*Work order*. From the first entry to the last, transcribe everything exactly.
┄┄┄┄┄┄
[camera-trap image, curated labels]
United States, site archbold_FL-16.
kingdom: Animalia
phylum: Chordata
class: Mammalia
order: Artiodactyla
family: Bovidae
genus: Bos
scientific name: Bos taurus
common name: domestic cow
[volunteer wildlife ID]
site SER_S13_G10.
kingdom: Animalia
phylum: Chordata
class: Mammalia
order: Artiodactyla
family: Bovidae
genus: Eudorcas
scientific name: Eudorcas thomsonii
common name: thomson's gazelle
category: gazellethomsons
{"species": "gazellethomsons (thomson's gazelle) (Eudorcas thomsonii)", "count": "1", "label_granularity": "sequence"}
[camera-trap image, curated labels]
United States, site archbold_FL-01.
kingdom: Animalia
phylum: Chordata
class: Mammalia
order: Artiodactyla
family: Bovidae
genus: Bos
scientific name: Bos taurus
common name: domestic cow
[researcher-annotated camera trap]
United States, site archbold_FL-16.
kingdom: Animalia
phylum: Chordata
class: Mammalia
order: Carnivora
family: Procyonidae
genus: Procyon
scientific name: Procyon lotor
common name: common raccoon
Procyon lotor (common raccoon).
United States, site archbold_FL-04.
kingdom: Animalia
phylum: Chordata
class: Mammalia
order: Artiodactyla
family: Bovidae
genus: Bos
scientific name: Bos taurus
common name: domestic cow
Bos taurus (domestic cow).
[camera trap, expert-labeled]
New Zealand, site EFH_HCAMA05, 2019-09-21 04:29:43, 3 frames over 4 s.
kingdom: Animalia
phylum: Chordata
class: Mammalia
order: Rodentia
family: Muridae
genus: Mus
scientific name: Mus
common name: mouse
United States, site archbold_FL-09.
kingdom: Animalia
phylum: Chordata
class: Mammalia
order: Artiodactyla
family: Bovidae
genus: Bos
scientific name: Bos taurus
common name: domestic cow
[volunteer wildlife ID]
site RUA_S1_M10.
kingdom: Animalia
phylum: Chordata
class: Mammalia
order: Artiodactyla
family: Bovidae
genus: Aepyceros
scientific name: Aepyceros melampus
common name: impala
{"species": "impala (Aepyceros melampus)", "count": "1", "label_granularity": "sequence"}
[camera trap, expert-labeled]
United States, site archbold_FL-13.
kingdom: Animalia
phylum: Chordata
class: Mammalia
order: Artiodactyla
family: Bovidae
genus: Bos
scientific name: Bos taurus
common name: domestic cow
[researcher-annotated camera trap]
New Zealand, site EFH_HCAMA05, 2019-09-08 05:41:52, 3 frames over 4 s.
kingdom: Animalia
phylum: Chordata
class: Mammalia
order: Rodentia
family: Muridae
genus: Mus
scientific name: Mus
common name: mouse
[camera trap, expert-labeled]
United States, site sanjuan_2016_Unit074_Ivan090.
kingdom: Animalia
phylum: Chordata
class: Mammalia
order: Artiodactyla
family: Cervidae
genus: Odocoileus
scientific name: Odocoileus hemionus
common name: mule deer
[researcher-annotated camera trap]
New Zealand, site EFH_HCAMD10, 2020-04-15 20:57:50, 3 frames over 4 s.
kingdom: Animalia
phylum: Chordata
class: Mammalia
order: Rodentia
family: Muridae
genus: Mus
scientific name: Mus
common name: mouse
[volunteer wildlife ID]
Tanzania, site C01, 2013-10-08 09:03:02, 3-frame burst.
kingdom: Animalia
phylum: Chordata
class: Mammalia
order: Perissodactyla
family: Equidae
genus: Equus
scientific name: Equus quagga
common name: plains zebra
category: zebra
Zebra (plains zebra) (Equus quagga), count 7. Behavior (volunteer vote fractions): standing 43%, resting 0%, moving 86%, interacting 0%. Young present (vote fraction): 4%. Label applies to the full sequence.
┄┄┄┄┄┄
*Written reply*.
[camera-trap image, curated labels]
United States, site archbold_FL-16.
kingdom: Animalia
phylum: Chordata
class: Mammalia
order: Artiodactyla
family: Bovidae
genus: Bos
scientific name: Bos taurus
common name: domestic cow
[volunteer wildlife ID]
site SER_S13_G10.
kingdom: Animalia
phylum: Chordata
class: Mammalia
order: Artiodactyla
family: Bovidae
genus: Eudorcas
scientific name: Eudorcas thomsonii
common name: thomson's gazelle
category: gazellethomsons
{"species": "gazellethomsons (thomson's gazelle) (Eudorcas thomsonii)", "count": "1", "label_granularity": "sequence"}
[camera-trap image, curated labels]
United States, site archbold_FL-01.
kingdom: Animalia
phylum: Chordata
class: Mammalia
order: Artiodactyla
family: Bovidae
genus: Bos
scientific name: Bos taurus
common name: domestic cow
[researcher-annotated camera trap]
United States, site archbold_FL-16.
kingdom: Animalia
phylum: Chordata
class: Mammalia
order: Carnivora
family: Procyonidae
genus: Procyon
scientific name: Procyon lotor
common name: common raccoon
Procyon lotor (common raccoon).
United States, site archbold_FL-04.
kingdom: Animalia
phylum: Chordata
class: Mammalia
order: Artiodactyla
family: Bovidae
genus: Bos
scientific name: Bos taurus
common name: domestic cow
Bos taurus (domestic cow).
[camera trap, expert-labeled]
New Zealand, site EFH_HCAMA05, 2019-09-21 04:29:43, 3 frames over 4 s.
kingdom: Animalia
phylum: Chordata
class: Mammalia
order: Rodentia
family: Muridae
genus: Mus
scientific name: Mus
common name: mouse
United States, site archbold_FL-09.
kingdom: Animalia
phylum: Chordata
class: Mammalia
order: Artiodactyla
family: Bovidae
genus: Bos
scientific name: Bos taurus
common name: domestic cow
[volunteer wildlife ID]
site RUA_S1_M10.
kingdom: Animalia
phylum: Chordata
class: Mammalia
order: Artiodactyla
family: Bovidae
genus: Aepyceros
scientific name: Aepyceros melampus
common name: impala
{"species": "impala (Aepyceros melampus)", "count": "1", "label_granularity": "sequence"}
[camera trap, expert-labeled]
United States, site archbold_FL-13.
kingdom: Animalia
phylum: Chordata
class: Mammalia
order: Artiodactyla
family: Bovidae
genus: Bos
scientific name: Bos taurus
common name: domestic cow
[researcher-annotated camera trap]
New Zealand, site EFH_HCAMA05, 2019-09-08 05:41:52, 3 frames over 4 s.
kingdom: Animalia
phylum: Chordata
class: Mammalia
order: Rodentia
family: Muridae
genus: Mus
scientific name: Mus
common name: mouse
[camera trap, expert-labeled]
United States, site sanjuan_2016_Unit074_Ivan090.
kingdom: Animalia
phylum: Chordata
class: Mammalia
order: Artiodactyla
family: Cervidae
genus: Odocoileus
scientific name: Odocoileus hemionus
common name: mule deer
[researcher-annotated camera trap]
New Zealand, site EFH_HCAMD10, 2020-04-15 20:57:50, 3 frames over 4 s.
kingdom: Animalia
phylum: Chordata
class: Mammalia
order: Rodentia
family: Muridae
genus: Mus
scientific name: Mus
common name: mouse
[volunteer wildlife ID]
Tanzania, site C01, 2013-10-08 09:03:02, 3-frame burst.
kingdom: Animalia
phylum: Chordata
class: Mammalia
order: Perissodactyla
family: Equidae
genus: Equus
scientific name: Equus quagga
common name: plains zebra
category: zebra
Zebra (plains zebra) (Equus quagga), count 7. Behavior (volunteer vote fractions): standing 43%, resting 0%, moving 86%, interacting 0%. Young present (vote fraction): 4%. Label applies to the full sequence.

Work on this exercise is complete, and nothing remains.